PAGE EXTRACT:
┌──

As an organization, Amazon didn’t so much grow up as blow up. The corporate metastasis must be the greatest triumph of the middle-man ever achieved, the most successful act of capitalist horning-in available in the economic record. With The Washington Post and Whole Foods now in the outfit’s extended portfolio, and having moved on to produce and sell actual things (Kindles, Fires, Alexas, New Shepard rockets, you name it), Amazon’s acquisition of The Lord of the Rings: The Rings of Power (by Amazon Studios) feels like an afterthought. It was, in any case, inevitable. What, excepting maybe a well-provisioned hobbit, could hope to escape the sweep and ken of The Everything Store? With a billion-dollar price tag, the series debuted on September 4, hyped as the most expensive television show ever made. It opened, no less, to stiff competition from HBO’s Game of Thrones spin-off, House of the Dragon. Game on, as it were.

└──

DATA EXTRACT:
┌──

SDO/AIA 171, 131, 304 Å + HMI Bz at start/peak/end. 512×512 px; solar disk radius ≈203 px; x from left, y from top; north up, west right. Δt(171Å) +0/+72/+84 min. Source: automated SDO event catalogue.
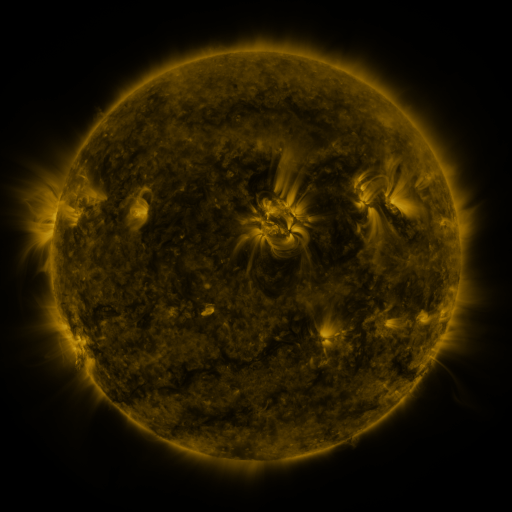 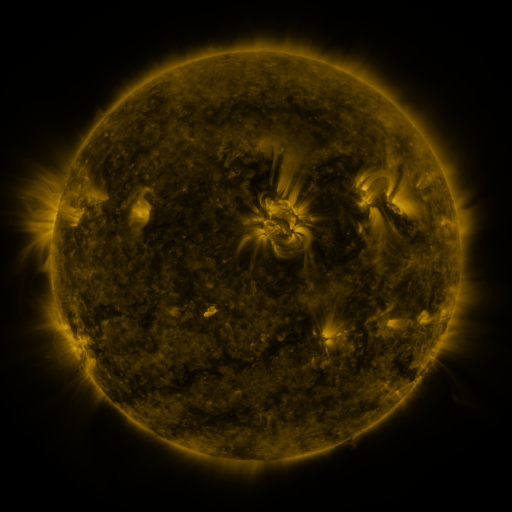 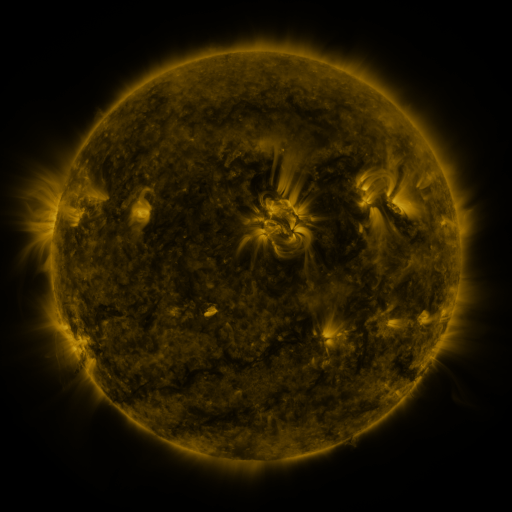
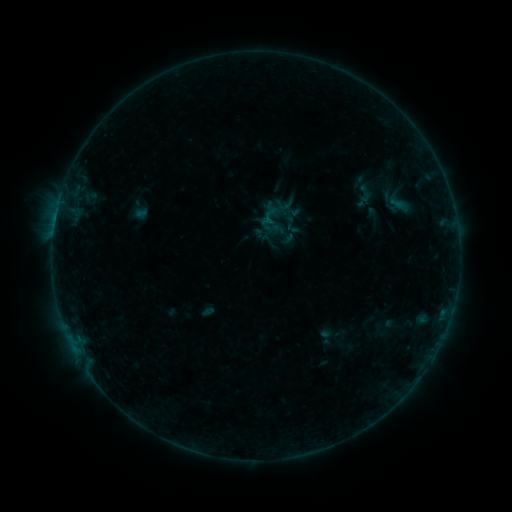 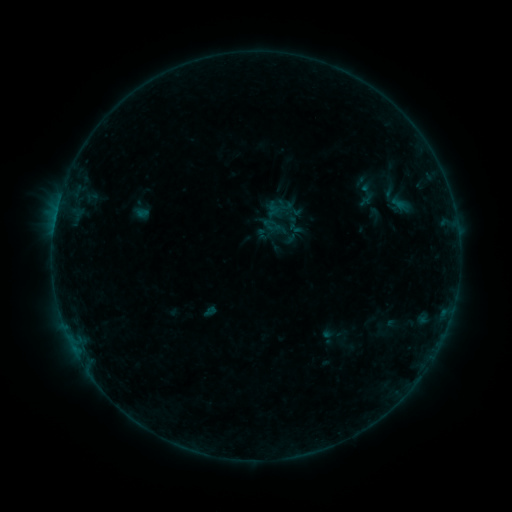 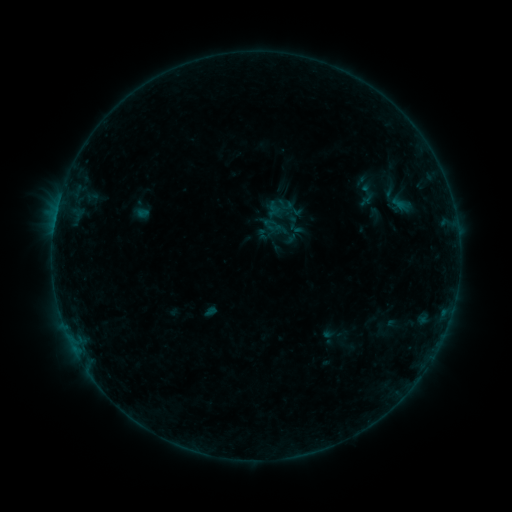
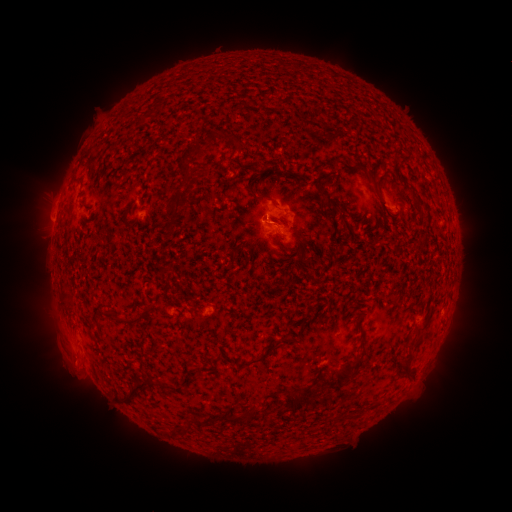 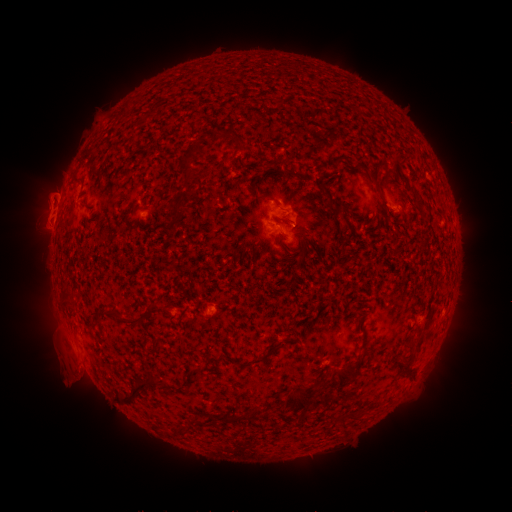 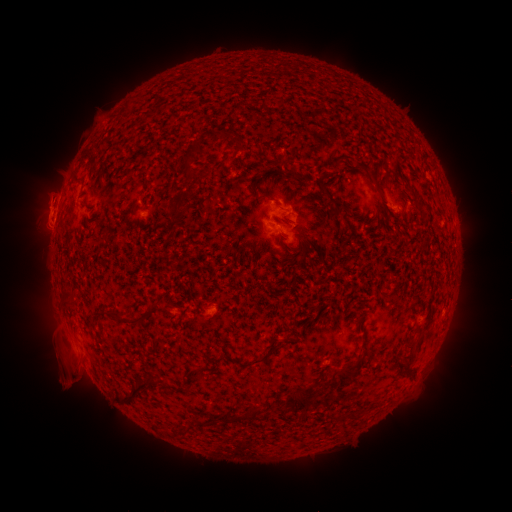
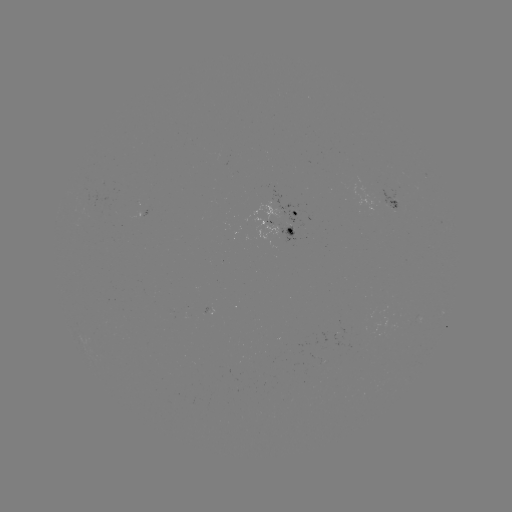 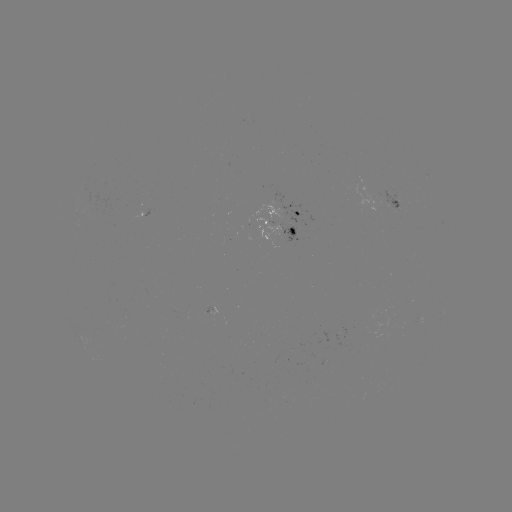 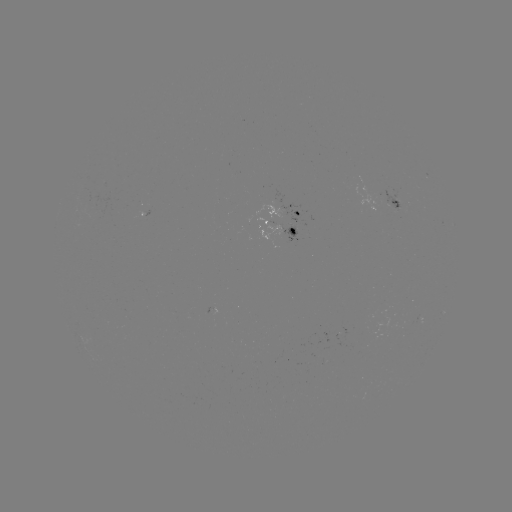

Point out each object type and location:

└──

AIM OF THE EXERCISE:
Please supply the next part of the passage about Amazon and The Rings of Power, starting after its last sentence. The material plays no part in this.

REPLY:
Rumor has it that something besides streaming-media market share inspired Amazon’s quest to score The Rings of Power: namely, Bezos has professed deep personal admiration for Tolkien’s work. In some ways, this feeling of kinship makes perfect sense. Tolkien’s vast imaginarium – he invented not just a fictional world, but a cosmos, replete with two classes of gods, fracturing supercontinents, dream-augmented flora and fauna, three evolving humanoid peoples (depending on how you tally), and a glorious profusion of tongues – is among the few literary achievements that might rival Amazon’s sense of scale. And the series’ plotline, with its forging of enchanted rings meant to yoke sovereign realms under one megalomaniacal overlord, correlates eerily with Amazon’s corporate brief. But I suspect something pettier played a role in Amazon’s latest splurge. The show’s title phrase, Rings of Power, probably resonated in special ways with Amazon’s executives, reminiscent of those power rings that glow LED green or blue on all of the devices that furbish the modern household. (In the gaming community, among Xbox users, there’s a catastrophic hardware malfunction known as the Red Ring of Death.) The coincidence feels charmed.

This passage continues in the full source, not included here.